# start of Passage
# Almost as good as a B&M haul.



## Darrell (Aug 12, 2007)

This should last me about 2 weeks.

1 six pack of Mocha Porter
1 bottle of Dead Guy
1 bottle of hazelnut Brown Nectar
2 bottles of Chocolate Stout










$30 well spent, I'll say. :tu:tu


----------



## jagmqt (Feb 22, 2007)

The beer looks good, but why the apples and tiger balm? :chk

jag


----------



## EvanS (Dec 29, 2006)

:tu

looks good Darre*LL

:tu
*


----------



## croatan (Mar 23, 2005)

Two weeks? Light weight. That's one night one-man-herfing.


----------



## Darrell (Aug 12, 2007)

croatan said:


> Two weeks? Light weight. That's one night one-man-herfing.


:r

I'm not a 21 yr old frat boy, those days are LONG gone. :tg :r


----------



## adsantos13 (Oct 10, 2006)

I've only had the Dead Guy and its damn good! Nice haul.


----------



## awsmith4 (Jun 5, 2007)

Nice pickups:dr


----------



## newcigarz (Feb 11, 2007)

croatan said:


> Two weeks? Light weight. That's one night one-man-herfing.


:tpd: The only thing that would last two weeks in my house from that picture are the apples. :r


----------



## dayplanner (Dec 11, 1997)

Nice. Rogue's is good stuff!


----------



## tiptone (Jul 30, 2006)

newcigarz said:


> :tpd: The only thing that would last two weeks in my house from that picture are the apples. :r


Holy crap you use a lot of Tiger Balm.
# end of Passage
# start of Stored records
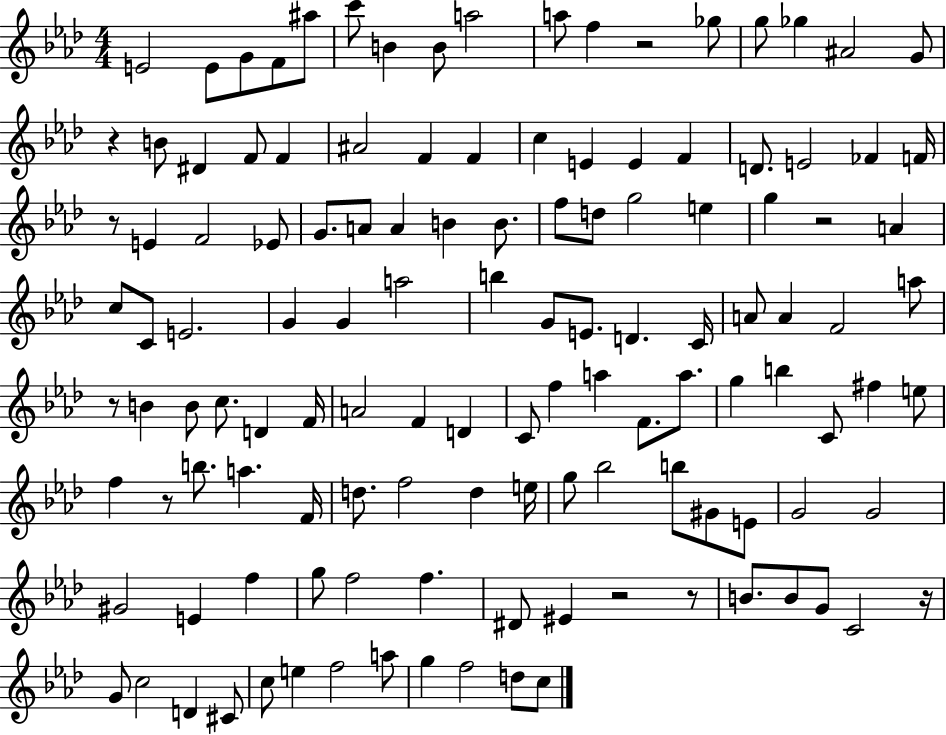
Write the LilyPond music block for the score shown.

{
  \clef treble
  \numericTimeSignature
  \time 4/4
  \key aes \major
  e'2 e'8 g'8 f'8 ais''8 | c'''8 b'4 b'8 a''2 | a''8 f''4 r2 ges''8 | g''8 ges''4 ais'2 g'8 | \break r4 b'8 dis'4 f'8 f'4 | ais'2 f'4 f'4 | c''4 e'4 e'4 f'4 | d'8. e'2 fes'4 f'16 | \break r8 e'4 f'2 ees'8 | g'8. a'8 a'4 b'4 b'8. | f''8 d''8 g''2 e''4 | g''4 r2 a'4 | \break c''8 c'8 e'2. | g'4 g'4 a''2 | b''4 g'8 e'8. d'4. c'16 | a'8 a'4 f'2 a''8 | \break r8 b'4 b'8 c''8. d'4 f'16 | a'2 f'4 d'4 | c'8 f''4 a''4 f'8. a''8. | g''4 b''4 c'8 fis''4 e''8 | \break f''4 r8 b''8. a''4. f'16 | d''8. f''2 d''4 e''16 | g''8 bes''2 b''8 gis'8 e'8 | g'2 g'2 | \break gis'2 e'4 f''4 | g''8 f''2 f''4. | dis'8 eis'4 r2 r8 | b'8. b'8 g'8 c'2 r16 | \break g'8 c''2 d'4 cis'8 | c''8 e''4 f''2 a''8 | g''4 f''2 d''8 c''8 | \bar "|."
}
# end of Stored records
# start of Stored records
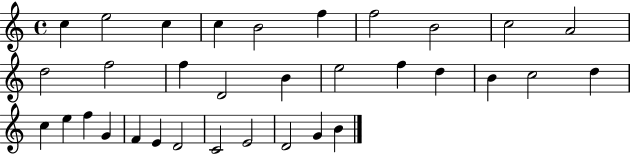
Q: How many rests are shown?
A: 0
# end of Stored records
* **What the task requires**
Continue the forum thread about the beer haul, picking up after its last post. You can leave the records aside; nothing here depends on them.

* **Exercise response**
----------



## newcigarz (Feb 11, 2007)

tiptone said:


> Holy crap you use a lot of Tiger Balm.


Don't ask :r:r:r


----------



## RPB67 (Mar 26, 2005)

Definately good cigar pairings....:tu


----------



## JacksonCognac (Nov 12, 2007)

great beer, funny thread.


----------



## Darrell (Aug 12, 2007)

The tiger balm is for my knee, you pricks. :r


----------



## longknocker (Dec 16, 2007)

Darrell said:


> The tiger balm is for my knee, you pricks. :r


All right, gorillas, I gotta ask. Is Darrell really that mean?:chk


----------



## EvanS (Dec 29, 2006)

Darrell said:


> The tiger balm is for my knee, you pricks. :r


I figured as much. But if any of those apples would have been cored I would have had my doubts....


----------



## newcigarz (Feb 11, 2007)

EvanS said:


> I figured as much. But if any of those apples would have been cored I would have had my doubts....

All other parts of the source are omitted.